Metin Alıntısı
***

Özel öğretim kurumları, dershaneler ve kurslar başta olmak üzere eğitim sektörüne, emekleri, sermayeleri ve birikimleriyle yön verenler dinlendiğinde, küresel ekonomik krizin yaratacağı tahribatın umulanın çok üzerinde olacağı kanısı uyanıyor. Umarız, hep birlikte yanılırız. Ama tedbiri de elden bırakmamak gerekiyor.
Peki bu konuda neler yapılabilir? Öneri çok. İşte sektörün istedikleri:
- Vergiler ertelensin
- KDV yüzde 1’e indirilsin
- Elektrik, su ve doğalgaz fiyatları, devlet okullarıyla aynı orana indirilsin
- Vergi muafiyeti getirilsin
- Haksız rekabet ortadan kaldırılsın
- Ücretsiz öğrenci kontenjanı kaldırılsın ya da o oranda vergi muafiyeti tanınsın
- Devlet, özel öğretim kurumlarından hizmet satın alsın
- Öğretmenlerin özlük haklarının bir kısmını devlet üstlensin
- Çalışanların üzerindeki vergi, SSK, işsizlik fonu ve benzeri yükler kaldırılsın.
Ne kadar uygulanabilir?
Sektör temsilcilerinin isteklerine bakıldığında tümüyle evet demenin zorluğu kadar tümüyle reddetmenin yanlışlığı da göz önünde bulundurulmalıdır.
Devlet ile özel öğretim kurumları arasında, mutlaka karşılıklı olarak fedakârlıkta bulunulması gerekiyor. Ama bunun veliye, öğrenciye ya da çalışanlara katkısı ne olacak? O da mutlaka göz önünde bulundurulmalıdır. İşte bu yüzden, bu konuda, devlet ile özel öğretim kurumları arasında yapılacak görüşmelere, veli ve çalışan temsilcilerinin de kesinlikle katılması gerekir. Yoksa, büyük bir hata yapılmış olur.
Üniversiteden anaokuluna, sürücü kursundan dil kurslarına, dans kurslarından sertifika programlarına kadar çok geniş bir yelpazede faaliyet gösteren özel öğretim kurumları, en büyüğünden en küçüğüne, şu an için sıkıntıdalar. Bu doğru. Ama doğru olan bir şey daha var ki, kurucular ve yatırımcılar bu sektörden çok büyük paralar kazandılar. Bunu hiç kimse inkâr edemez.
Ama şimdi bütün bunların tartışılacağı bir zaman değil.

***

Sağlanan Öğeler
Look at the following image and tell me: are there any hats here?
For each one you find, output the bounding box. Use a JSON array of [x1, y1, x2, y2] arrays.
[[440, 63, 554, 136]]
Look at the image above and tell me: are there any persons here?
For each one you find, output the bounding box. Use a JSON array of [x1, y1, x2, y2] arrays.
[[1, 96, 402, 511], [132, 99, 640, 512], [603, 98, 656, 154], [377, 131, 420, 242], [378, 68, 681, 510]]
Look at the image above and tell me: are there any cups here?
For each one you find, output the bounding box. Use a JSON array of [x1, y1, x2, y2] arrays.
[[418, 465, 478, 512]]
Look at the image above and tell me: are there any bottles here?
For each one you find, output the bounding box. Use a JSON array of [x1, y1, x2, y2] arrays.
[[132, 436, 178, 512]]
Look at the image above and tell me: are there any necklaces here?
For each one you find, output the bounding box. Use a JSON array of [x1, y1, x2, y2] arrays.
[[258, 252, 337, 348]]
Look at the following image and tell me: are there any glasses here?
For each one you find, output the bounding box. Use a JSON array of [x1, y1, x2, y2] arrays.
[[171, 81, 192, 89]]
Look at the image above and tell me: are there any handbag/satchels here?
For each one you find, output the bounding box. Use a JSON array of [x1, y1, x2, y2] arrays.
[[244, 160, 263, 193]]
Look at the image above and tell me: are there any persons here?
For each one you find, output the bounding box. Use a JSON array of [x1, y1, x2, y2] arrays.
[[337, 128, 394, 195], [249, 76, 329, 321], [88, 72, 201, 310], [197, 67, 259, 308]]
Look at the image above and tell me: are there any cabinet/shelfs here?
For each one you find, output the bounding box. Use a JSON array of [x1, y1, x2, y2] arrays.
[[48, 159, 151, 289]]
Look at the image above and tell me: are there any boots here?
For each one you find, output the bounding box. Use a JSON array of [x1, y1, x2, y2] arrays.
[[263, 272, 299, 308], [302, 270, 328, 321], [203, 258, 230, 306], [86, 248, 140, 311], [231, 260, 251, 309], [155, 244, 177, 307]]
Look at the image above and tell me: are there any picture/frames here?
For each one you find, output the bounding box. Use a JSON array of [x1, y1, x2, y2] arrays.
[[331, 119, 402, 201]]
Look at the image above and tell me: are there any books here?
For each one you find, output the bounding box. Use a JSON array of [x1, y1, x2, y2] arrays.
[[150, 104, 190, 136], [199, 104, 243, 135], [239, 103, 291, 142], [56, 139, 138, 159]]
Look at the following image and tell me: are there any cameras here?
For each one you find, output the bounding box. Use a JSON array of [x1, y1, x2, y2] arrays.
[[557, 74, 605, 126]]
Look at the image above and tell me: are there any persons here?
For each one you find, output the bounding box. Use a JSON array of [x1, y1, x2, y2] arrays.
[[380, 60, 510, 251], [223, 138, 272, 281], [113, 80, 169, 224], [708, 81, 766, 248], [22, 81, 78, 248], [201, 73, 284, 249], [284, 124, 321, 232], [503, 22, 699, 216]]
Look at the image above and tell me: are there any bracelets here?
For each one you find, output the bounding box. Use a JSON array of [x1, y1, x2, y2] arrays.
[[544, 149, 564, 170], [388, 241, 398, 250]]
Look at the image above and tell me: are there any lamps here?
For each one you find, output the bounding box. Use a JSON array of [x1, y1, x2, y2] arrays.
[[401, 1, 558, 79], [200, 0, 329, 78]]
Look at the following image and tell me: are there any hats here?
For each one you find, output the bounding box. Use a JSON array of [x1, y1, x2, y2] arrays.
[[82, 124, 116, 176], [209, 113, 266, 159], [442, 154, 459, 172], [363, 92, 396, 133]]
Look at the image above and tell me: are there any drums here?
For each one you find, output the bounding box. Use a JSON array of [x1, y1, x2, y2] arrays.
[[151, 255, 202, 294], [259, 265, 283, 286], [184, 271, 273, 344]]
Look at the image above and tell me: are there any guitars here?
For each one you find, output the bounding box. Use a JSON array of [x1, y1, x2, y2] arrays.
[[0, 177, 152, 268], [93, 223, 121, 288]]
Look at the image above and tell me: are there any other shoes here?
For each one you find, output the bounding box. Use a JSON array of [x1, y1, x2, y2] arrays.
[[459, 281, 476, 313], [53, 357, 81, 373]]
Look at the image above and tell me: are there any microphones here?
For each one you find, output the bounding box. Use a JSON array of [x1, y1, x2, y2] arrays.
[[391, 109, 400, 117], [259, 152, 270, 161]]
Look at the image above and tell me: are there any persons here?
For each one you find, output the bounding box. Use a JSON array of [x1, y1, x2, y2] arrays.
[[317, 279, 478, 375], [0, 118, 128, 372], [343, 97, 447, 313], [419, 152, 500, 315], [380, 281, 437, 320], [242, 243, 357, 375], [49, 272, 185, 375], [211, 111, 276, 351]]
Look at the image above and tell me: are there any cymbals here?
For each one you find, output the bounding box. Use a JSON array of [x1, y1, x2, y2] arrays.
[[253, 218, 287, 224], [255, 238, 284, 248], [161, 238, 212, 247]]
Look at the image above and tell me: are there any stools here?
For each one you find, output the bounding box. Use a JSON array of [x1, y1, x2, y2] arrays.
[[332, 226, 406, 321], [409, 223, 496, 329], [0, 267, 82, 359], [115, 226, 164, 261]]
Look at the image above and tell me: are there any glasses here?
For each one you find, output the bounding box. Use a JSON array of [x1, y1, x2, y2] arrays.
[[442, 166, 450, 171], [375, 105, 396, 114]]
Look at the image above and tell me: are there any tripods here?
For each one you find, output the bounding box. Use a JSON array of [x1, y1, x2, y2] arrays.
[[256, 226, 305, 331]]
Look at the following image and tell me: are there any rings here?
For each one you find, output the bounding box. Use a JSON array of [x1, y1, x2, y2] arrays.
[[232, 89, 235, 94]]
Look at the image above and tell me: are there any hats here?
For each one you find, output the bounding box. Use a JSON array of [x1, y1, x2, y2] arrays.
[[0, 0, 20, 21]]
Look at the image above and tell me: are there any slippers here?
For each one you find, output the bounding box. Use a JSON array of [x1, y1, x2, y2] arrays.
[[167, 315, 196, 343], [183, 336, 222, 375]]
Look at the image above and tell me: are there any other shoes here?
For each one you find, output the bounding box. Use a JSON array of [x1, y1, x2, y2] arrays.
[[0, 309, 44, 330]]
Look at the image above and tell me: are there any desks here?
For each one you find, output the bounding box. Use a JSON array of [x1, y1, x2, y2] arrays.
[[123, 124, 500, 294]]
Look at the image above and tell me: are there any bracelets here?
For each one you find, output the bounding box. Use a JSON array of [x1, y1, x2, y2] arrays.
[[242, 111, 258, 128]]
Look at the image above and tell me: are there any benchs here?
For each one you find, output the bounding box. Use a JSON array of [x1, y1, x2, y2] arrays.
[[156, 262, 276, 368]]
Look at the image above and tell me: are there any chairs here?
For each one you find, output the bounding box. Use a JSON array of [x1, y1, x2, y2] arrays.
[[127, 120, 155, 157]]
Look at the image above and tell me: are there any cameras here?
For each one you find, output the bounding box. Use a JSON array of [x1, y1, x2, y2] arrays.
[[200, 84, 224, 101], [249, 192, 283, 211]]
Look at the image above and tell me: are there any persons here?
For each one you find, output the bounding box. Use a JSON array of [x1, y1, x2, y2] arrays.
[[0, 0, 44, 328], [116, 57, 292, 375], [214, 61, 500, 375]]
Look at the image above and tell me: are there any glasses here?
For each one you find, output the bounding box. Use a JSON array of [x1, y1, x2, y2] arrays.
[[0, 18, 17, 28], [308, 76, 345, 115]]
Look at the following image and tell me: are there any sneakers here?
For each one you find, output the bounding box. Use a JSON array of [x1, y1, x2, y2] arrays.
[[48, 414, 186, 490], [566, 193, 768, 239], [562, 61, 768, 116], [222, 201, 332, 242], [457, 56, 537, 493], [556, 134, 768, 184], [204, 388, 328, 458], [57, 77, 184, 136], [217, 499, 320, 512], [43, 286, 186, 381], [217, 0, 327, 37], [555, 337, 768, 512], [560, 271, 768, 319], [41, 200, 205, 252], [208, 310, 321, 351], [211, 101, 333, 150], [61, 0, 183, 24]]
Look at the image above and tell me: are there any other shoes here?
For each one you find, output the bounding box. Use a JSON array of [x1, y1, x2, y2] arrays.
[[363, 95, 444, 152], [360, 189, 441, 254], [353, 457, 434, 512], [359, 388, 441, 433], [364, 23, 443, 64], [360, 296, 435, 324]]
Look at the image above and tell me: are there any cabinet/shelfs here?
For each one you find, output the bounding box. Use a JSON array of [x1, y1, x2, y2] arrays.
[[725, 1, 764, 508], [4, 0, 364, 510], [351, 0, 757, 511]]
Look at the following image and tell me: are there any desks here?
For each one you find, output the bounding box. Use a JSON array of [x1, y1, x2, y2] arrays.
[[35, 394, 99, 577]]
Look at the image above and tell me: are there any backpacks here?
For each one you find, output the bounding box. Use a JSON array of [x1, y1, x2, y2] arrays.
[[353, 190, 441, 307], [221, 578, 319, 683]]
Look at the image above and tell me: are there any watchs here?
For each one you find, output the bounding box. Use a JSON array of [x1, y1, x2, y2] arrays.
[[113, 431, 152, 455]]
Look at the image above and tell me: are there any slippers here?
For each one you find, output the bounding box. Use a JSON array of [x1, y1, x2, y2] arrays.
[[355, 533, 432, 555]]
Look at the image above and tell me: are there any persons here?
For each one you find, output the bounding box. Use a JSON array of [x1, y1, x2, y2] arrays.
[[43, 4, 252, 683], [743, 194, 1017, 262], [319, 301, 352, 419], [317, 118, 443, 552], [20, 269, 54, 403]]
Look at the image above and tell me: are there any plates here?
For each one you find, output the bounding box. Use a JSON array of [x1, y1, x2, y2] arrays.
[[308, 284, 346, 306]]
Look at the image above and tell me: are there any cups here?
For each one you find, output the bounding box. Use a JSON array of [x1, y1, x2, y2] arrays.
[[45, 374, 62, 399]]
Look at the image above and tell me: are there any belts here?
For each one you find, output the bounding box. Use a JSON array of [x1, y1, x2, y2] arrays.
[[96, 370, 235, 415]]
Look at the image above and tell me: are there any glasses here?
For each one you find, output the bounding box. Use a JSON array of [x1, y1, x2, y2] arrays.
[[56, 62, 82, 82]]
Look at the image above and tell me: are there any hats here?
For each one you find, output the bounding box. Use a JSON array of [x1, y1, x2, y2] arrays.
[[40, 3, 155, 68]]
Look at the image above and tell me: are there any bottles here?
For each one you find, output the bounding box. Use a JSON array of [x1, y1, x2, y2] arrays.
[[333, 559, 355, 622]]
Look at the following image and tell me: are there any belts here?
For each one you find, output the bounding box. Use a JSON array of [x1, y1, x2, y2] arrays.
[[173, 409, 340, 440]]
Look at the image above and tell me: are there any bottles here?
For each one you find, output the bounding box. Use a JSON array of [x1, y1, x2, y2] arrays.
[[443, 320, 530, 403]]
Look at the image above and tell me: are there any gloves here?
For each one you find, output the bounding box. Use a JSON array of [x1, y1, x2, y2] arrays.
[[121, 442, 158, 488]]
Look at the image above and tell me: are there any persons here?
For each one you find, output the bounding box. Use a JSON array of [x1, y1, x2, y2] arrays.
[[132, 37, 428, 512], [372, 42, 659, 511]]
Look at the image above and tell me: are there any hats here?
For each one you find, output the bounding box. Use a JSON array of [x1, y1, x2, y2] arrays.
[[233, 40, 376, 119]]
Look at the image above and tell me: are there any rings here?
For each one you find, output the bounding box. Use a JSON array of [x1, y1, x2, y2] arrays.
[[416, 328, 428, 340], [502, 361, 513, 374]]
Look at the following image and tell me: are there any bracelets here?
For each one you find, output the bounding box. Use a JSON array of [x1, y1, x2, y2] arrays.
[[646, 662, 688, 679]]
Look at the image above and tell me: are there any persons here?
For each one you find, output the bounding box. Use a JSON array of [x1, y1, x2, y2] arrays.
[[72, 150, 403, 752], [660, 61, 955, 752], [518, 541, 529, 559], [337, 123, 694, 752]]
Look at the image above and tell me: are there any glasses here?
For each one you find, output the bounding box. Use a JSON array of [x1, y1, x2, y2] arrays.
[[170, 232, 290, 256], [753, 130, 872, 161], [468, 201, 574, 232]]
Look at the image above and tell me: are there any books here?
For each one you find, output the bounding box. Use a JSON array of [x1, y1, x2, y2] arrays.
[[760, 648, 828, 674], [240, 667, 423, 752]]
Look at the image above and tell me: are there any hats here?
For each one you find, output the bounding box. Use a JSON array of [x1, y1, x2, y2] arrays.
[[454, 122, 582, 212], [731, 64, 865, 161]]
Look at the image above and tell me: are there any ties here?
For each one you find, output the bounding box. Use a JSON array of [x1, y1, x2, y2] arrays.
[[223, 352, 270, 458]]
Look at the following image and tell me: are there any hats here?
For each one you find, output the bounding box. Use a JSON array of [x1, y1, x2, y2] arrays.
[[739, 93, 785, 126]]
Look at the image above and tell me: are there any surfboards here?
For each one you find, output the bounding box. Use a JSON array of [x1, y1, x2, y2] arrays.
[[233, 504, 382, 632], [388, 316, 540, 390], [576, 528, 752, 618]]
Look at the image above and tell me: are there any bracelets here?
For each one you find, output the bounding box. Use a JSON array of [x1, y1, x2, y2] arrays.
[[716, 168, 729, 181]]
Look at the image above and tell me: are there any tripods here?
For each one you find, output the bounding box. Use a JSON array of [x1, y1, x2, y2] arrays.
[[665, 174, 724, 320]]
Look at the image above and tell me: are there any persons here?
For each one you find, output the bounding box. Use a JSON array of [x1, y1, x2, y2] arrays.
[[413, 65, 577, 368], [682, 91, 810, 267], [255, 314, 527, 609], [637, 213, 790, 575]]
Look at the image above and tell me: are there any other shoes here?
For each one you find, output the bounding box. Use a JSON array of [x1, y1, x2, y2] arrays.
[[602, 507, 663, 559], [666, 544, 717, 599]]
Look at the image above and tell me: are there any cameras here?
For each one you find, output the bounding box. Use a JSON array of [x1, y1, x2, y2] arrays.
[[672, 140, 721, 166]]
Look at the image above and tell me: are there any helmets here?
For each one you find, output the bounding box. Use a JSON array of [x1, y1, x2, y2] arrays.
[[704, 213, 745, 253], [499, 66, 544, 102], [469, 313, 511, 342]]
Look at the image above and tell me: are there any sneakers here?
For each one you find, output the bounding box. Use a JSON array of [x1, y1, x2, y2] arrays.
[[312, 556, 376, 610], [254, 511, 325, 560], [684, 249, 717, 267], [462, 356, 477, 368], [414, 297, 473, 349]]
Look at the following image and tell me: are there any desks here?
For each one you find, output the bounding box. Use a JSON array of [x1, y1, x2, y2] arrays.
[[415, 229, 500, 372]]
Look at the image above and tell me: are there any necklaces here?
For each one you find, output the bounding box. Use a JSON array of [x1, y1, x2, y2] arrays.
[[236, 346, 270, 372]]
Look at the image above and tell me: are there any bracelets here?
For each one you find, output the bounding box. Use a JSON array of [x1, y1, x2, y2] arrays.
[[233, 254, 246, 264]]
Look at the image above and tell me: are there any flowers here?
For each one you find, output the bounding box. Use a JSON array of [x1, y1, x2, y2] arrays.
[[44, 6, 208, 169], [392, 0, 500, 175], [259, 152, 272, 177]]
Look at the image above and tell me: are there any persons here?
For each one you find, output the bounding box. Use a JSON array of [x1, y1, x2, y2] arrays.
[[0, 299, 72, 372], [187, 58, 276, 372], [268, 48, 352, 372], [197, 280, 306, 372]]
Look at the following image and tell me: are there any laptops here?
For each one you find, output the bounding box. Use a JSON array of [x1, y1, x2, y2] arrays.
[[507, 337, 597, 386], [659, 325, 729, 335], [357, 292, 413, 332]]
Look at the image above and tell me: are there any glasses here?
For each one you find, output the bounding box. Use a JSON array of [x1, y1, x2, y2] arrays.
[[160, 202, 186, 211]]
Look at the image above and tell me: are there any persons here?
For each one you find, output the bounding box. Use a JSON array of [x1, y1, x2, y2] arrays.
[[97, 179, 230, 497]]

***

Yönerge ve Koşullar
Metin alıntısına göre devlet ile özel öğretim kurumları arasında yapılacak görüşmelere kimlerin de katılması gerektiğini yazın.

Tamamlanan Alıştırma
Veli ve çalışan temsilcilerinin de bu görüşmelere katılması gerekir.